Arturo, el hijo mayor de Scattalon, estaba en el despacho, pero no estaba dispuesto a revelar a la policía datos de un cliente.
—Lo siento, comisario, pero se trata de información reservada.
—Lo único que me interesa es poder hacerme una idea aproximada del importe de las obras, diez millones más o menos —explicó Brunetti, que no comprendía por qué había de ser reservada o confidencial esta información.
—Lo siento, pero es totalmente imposible. —En el otro extremo del hilo se apagó el sonido, y Brunetti supuso que Scattalon había tapado el micro con la mano para hablar con otra persona. Al momento decía—: Para dar esta clase de información, necesitamos una petición judicial.
—¿Serviría de algo si yo le pidiera a mi suegro que hablara con su padre? —preguntó Brunetti.
—¿Y quién es su suegro? —preguntó Scattalon.
—El conde Orazio Falier —dijo Brunetti saboreando por primera vez en su vida cada una de las sonoras sílabas que se deslizaban por su lengua.
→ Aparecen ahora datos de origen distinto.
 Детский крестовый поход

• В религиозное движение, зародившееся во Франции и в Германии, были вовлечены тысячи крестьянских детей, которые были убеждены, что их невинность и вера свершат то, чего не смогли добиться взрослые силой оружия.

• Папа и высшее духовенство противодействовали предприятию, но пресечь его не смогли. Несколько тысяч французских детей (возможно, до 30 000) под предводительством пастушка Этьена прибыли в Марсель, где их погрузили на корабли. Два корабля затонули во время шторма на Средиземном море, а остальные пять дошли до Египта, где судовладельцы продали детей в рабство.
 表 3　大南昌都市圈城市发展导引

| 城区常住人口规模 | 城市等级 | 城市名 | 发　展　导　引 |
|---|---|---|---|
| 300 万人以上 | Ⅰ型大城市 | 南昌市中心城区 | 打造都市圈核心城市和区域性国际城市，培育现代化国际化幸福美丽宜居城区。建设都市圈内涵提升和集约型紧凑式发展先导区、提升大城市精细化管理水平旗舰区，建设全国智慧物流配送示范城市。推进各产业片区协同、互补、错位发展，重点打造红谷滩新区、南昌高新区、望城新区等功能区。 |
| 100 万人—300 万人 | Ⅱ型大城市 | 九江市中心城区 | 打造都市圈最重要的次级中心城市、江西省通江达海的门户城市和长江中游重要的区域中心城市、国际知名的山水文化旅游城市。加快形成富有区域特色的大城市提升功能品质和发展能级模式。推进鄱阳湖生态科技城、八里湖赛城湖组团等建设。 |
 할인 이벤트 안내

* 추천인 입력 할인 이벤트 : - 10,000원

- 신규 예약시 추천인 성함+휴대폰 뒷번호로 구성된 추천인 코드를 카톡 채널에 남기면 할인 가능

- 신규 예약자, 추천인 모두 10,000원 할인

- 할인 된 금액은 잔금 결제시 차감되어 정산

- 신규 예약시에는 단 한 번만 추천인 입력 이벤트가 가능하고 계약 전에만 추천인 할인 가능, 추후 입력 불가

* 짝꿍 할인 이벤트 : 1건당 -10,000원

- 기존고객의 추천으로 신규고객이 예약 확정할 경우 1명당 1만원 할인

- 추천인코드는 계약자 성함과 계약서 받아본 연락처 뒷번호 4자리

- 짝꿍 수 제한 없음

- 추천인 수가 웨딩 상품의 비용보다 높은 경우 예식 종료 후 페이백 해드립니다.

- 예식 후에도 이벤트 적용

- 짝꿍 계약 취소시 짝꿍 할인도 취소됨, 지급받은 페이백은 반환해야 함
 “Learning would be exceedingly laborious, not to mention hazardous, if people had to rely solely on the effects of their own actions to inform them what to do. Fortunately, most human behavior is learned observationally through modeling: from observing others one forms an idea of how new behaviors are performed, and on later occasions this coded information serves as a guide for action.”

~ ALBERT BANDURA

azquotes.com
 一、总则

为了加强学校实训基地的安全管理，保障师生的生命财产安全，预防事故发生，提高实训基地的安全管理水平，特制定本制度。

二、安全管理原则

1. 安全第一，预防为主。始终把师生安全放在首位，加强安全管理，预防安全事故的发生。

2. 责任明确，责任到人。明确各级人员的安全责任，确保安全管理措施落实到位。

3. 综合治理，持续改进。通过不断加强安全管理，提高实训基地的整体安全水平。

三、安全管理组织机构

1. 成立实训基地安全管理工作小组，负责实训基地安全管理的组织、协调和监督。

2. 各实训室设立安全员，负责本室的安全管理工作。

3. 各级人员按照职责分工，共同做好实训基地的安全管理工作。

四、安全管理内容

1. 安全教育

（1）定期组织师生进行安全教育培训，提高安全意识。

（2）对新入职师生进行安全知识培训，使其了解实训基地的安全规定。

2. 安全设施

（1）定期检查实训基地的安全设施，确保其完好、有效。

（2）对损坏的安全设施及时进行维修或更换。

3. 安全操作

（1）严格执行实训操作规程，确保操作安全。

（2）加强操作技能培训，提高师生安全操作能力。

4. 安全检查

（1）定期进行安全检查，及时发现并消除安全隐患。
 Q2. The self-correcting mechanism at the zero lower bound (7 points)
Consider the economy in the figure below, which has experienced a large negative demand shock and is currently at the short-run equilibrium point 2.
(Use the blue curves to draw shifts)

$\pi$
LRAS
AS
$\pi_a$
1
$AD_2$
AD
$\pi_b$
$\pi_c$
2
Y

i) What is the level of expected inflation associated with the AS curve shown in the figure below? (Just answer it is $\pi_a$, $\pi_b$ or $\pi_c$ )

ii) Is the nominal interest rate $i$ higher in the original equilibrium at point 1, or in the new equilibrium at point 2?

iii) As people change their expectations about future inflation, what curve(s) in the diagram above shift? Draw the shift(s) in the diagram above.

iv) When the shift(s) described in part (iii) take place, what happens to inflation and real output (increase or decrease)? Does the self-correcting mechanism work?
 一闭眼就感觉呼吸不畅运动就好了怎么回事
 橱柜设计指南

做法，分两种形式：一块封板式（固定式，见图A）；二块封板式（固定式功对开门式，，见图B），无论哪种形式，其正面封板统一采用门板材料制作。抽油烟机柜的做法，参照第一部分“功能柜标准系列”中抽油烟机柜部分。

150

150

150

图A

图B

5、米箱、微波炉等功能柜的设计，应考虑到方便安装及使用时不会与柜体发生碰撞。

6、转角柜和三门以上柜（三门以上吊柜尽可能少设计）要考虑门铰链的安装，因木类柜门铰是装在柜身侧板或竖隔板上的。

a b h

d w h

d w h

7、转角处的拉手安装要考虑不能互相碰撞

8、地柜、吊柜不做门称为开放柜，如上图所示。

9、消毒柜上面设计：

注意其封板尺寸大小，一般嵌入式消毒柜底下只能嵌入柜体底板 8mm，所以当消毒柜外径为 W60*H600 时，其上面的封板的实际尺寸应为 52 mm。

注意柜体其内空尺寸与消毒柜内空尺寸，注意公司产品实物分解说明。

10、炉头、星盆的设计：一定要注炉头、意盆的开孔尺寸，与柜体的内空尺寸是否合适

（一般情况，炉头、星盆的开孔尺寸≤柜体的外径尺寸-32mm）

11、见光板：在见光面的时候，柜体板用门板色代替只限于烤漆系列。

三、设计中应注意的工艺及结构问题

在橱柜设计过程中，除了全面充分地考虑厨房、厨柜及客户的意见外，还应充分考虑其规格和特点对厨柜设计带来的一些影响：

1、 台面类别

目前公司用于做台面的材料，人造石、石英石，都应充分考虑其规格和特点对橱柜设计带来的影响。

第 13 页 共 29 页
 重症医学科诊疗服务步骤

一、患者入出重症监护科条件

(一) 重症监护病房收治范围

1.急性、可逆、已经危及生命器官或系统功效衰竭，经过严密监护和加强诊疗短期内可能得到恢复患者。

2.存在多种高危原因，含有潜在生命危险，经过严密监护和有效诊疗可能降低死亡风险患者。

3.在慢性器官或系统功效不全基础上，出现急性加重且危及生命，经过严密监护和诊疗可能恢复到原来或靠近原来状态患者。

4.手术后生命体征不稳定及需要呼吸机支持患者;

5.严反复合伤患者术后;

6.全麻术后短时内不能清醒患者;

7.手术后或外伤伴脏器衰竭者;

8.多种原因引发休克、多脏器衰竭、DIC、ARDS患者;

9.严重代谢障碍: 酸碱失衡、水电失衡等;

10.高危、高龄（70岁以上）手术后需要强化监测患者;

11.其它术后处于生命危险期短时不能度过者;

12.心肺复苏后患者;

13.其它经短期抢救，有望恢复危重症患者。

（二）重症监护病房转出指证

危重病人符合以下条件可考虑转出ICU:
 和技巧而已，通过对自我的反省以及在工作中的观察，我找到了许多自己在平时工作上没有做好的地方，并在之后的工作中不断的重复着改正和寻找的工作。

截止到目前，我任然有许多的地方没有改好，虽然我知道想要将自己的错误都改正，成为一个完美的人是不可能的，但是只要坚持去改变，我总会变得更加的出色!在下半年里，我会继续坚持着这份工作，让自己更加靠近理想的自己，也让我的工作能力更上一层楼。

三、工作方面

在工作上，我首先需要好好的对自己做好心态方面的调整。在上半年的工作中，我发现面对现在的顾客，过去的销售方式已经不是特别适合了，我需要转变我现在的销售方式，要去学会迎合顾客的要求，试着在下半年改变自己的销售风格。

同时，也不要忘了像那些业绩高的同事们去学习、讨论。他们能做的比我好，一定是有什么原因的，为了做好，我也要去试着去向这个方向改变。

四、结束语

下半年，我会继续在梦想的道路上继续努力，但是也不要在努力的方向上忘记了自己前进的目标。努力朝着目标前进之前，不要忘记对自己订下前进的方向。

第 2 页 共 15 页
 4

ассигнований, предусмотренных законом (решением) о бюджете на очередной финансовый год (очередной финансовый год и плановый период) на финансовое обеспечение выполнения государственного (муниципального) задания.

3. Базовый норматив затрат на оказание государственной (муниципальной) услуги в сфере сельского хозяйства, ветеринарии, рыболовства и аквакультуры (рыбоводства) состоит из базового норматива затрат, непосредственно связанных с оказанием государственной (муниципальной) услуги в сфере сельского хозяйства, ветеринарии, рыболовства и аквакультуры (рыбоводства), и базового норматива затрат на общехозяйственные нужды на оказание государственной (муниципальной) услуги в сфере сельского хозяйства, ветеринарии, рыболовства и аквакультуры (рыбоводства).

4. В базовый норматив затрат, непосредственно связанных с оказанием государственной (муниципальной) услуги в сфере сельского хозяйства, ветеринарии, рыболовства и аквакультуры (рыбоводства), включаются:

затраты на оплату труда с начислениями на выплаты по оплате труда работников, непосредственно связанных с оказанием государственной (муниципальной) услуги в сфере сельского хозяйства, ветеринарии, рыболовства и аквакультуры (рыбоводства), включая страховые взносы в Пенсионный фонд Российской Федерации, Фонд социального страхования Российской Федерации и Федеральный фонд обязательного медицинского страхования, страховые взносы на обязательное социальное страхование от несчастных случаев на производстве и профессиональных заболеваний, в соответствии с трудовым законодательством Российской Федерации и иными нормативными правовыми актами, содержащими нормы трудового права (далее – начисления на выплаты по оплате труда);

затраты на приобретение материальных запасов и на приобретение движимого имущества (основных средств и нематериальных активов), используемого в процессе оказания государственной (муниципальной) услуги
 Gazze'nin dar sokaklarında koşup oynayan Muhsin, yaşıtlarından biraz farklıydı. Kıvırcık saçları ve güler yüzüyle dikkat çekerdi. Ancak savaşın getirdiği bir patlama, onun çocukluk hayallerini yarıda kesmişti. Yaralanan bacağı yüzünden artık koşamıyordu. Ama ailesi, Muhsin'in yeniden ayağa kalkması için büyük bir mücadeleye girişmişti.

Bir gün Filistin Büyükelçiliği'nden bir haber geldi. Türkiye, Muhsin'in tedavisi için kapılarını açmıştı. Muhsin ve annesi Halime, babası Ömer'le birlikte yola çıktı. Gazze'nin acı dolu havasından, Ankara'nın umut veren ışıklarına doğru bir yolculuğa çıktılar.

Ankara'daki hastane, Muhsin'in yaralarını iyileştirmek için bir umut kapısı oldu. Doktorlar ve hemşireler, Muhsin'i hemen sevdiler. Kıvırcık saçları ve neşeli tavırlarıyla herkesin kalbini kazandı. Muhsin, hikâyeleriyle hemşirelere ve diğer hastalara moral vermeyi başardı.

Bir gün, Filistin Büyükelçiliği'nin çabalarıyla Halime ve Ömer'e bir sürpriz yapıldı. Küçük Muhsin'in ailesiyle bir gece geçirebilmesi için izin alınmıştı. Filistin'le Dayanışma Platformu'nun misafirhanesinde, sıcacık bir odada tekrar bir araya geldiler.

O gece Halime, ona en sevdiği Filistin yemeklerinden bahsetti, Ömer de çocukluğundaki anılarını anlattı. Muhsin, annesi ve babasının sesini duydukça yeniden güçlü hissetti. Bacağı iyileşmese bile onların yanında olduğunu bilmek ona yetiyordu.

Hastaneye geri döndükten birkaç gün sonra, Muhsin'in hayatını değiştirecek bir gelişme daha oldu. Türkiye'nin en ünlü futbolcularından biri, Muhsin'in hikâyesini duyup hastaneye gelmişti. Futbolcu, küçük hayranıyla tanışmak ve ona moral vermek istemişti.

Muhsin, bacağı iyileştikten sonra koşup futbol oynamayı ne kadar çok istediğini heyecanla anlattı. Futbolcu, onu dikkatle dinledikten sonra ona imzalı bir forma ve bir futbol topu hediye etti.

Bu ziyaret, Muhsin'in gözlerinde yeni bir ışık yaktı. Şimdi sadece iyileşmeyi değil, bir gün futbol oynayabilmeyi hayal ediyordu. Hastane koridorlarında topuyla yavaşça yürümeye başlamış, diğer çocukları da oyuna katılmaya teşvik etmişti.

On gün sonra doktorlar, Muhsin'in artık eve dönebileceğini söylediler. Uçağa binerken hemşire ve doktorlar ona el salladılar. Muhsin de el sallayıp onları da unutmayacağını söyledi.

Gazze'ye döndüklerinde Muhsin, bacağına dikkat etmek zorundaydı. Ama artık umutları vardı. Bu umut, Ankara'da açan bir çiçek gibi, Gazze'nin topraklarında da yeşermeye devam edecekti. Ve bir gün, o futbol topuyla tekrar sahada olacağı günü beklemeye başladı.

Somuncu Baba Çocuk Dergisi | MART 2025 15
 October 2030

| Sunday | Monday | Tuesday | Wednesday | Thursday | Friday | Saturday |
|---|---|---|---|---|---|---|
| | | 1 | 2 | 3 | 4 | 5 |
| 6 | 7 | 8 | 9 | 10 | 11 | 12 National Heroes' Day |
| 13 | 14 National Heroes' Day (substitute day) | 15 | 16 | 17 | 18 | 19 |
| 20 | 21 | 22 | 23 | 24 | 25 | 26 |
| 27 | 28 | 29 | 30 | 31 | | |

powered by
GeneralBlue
Nuevamente se ahogó el sonido al otro extremo, pero Brunetti aún percibía un ronco murmullo de voces masculinas. El teléfono golpeó ligeramente una superficie dura, se oyeron ruidos de fondo y otra voz que decía:
—
Buon giorno, dottor
Brunetti. Tiene que perdonar a mi hijo. Es nuevo en la empresa. Acaba de salir de la universidad y todavía no está familiarizado con el negocio.
—Desde luego,
signor
Scattalon, lo comprendo perfectamente.
—¿Qué información desea,
dottor
Brunetti? —preguntó Scattalon.
—La cifra aproximada de lo que el
signor
La Capra invirtió en la restauración de su
palazzo
.
—Desde luego,
dottore
. Un momento, voy a buscar la carpeta. —El teléfono fue puesto otra vez en la mesa, pero Scattalon no tardó en volver. Dijo que no sabía a cuánto había ascendido el precio de compra, pero calculaba que, durante el último año, su empresa había facturado a La Capra por lo menos quinientos millones, en concepto de mano de obra y materiales. Brunetti supuso que ésta era la cifra
in bianco
, el importe oficial que se declararía al Gobierno. Como no conocía a Scattalon, no podía preguntar al respecto, pero era de suponer que la mayor parte del trabajo se había pagado
in nero
, con lo que Scattalon se evitaba tener que declarar y pagar impuestos por el ingreso. Brunetti calculó que a lo indicado habría que sumar por lo menos otros quinientos millones de liras, embolsados, si no por el propio Scattalon, por otros industriales a los que se hubiera pagado en negro.